PPO Training

Pure-JAX PPO training for the Kolmogorov and turbulent channel environments, based on purejaxrl with HydroGym integrations (VecEnv, normalization wrappers, etc.).

Setting up the JAX Environment

We begin by setting up the JAX environment with all required software dependencies:

import argparse
import pickle
from typing import NamedTuple, Sequence

import distrax
import flax.linen as nn
import flax.serialization
import jax
import jax.numpy as jnp
import matplotlib.pyplot as plt
import numpy as np
import optax

From HydroGym, we will need first need the functions to wrap the environment in a VecEnv and normalize the observations and rewards.

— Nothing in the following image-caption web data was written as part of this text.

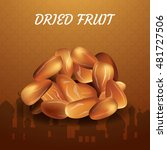 dried date palm fruits or kurma ... | Shutterstock .eps vector #481727506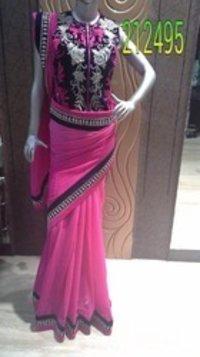 Heavy Blouse Fancy Saree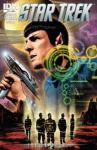 Star Trek (2011 IDW)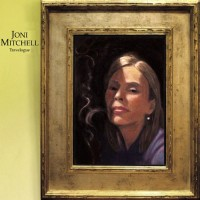 Purchase Joni Mitchell - Travelogue CD2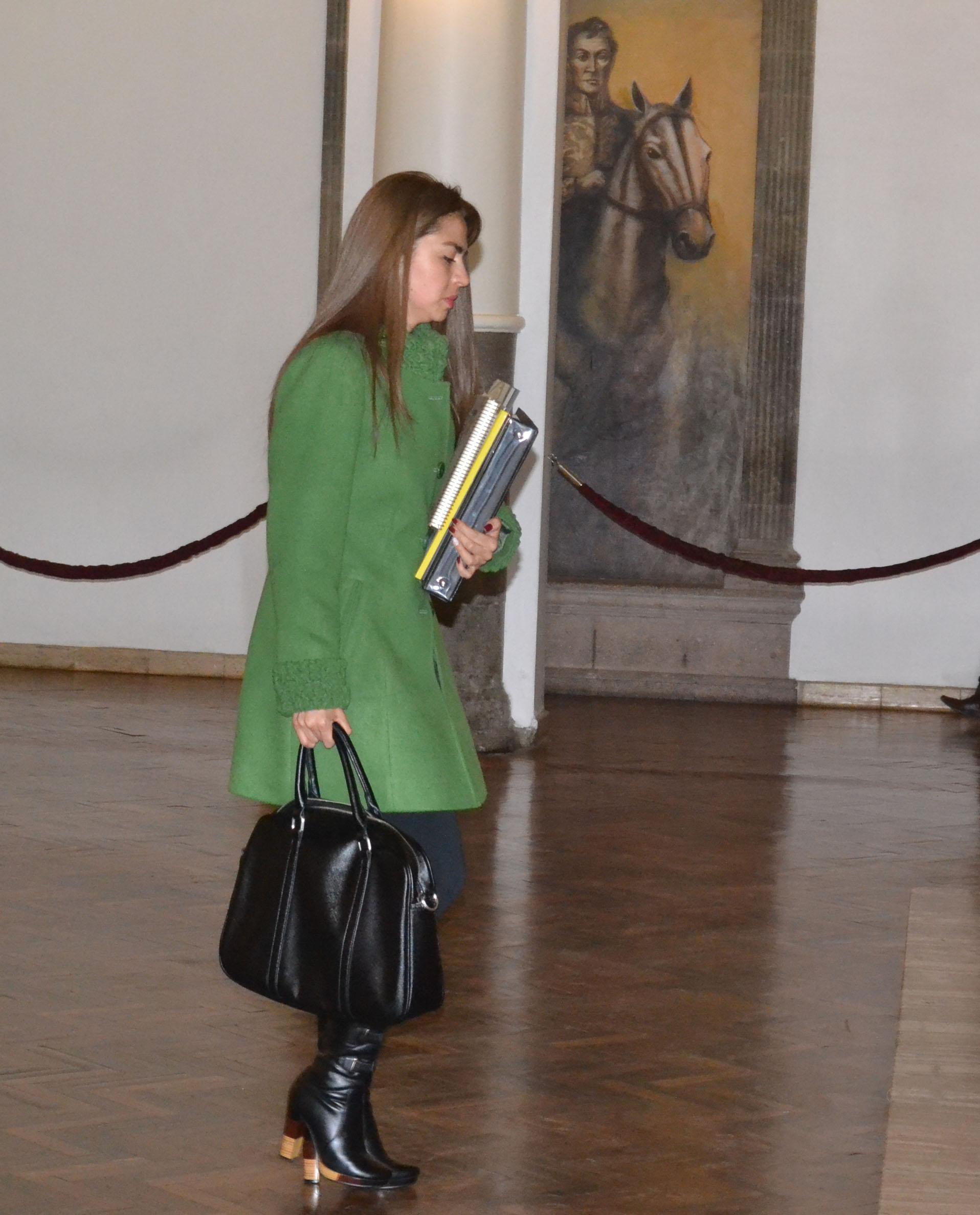 """Ministras: De las """"fashions"""" a las informales"""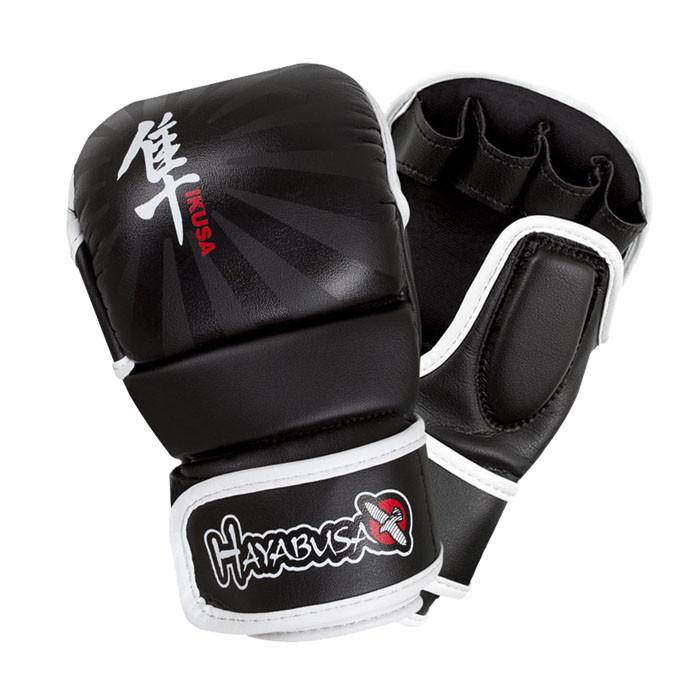 Гибридные перчатки Hayabusa Ikusa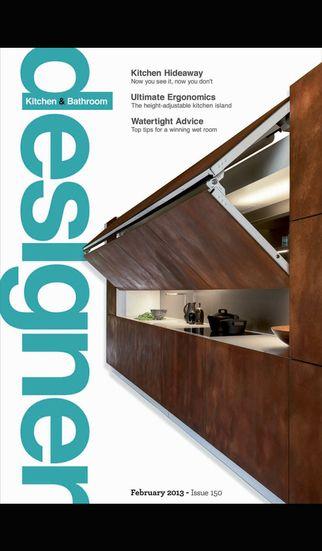 64 best Haus bauen images on Pinterest Contemporary unit kitchens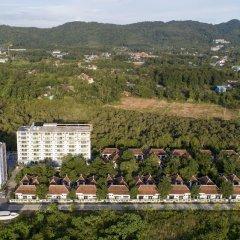 Отель Mandawee Resort & Spa фото 6
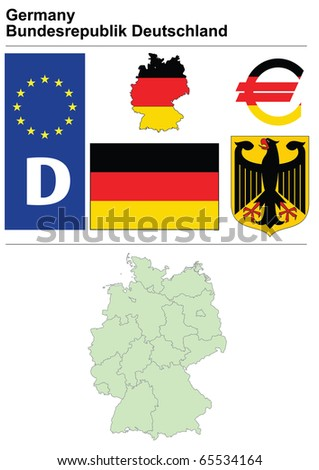Germany collection including flag, plate, map (administrative division), symbol, currency unit & coat of arms - stock vector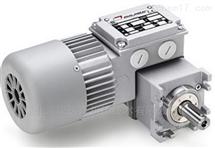意大利Mini motor 行星减速电机MCE系列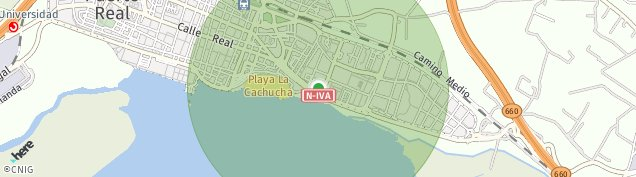 Mapa Puerto Real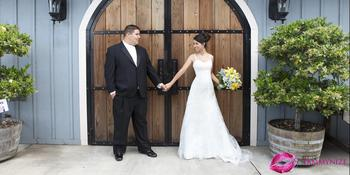 Harmony Wynelands Winery weddings in Lodi CA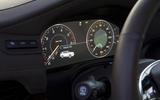 Cadillac Escalade instrument cluster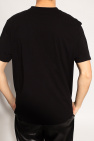 AllSaints 'Axton' T-shirt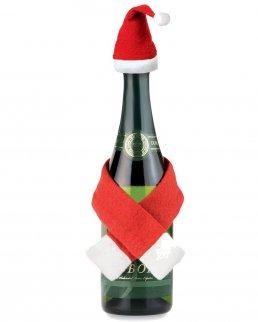 Set decorazione bottiglia Douki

from hydrogym.jax.env_core import ClipAction, LogWrapper, NormalizeVecObservation, NormalizeVecReward, VecEnv

Constructing the Reinforcement Learning Environment

To be able to construct the reinforcement learning environment, we then need to construct an utility function which takes in the environment configuration, and validated its configuration for the chosen case.

def make_env(config):
    """Instantiate the environment selected by config["ENV_NAME"]."""
    env_name = config.get("ENV_NAME", "kolmogorov").lower()
    if env_name == "kolmogorov":
        from hydrogym.jax.envs.kolmogorov import KolmogorovFlow

        env = KolmogorovFlow(env_config={}, flow_config={})
    elif env_name == "channel":
        from hydrogym.jax.envs.channel import ChannelFlowSpectralEnv

        env = ChannelFlowSpectralEnv(env_config={})
    else:
        raise ValueError(f"Unknown ENV_NAME: {env_name!r}. Choose 'kolmogorov' or 'channel'.")
    return env, env.default_params

In addition, we require utility functions around the saving and loading of the model

def save_model(params, filepath):
    with open(filepath, "wb") as f:
        # Using pickle to serialize params
        pickle.dump(flax.serialization.to_bytes(params), f)


def load_model(filepath):
    with open(filepath, "rb") as f:
        # Deserialize params using pickle
        params_bytes = pickle.load(f)
        params = flax.serialization.from_bytes(None, params_bytes)
    return params

Defining Reinforcement Learning Training

For the reinforcement learning training, we will need to first define an Actor-Critic network, before we can move on to define the transition, and then conclude by defining the actual training loop finally.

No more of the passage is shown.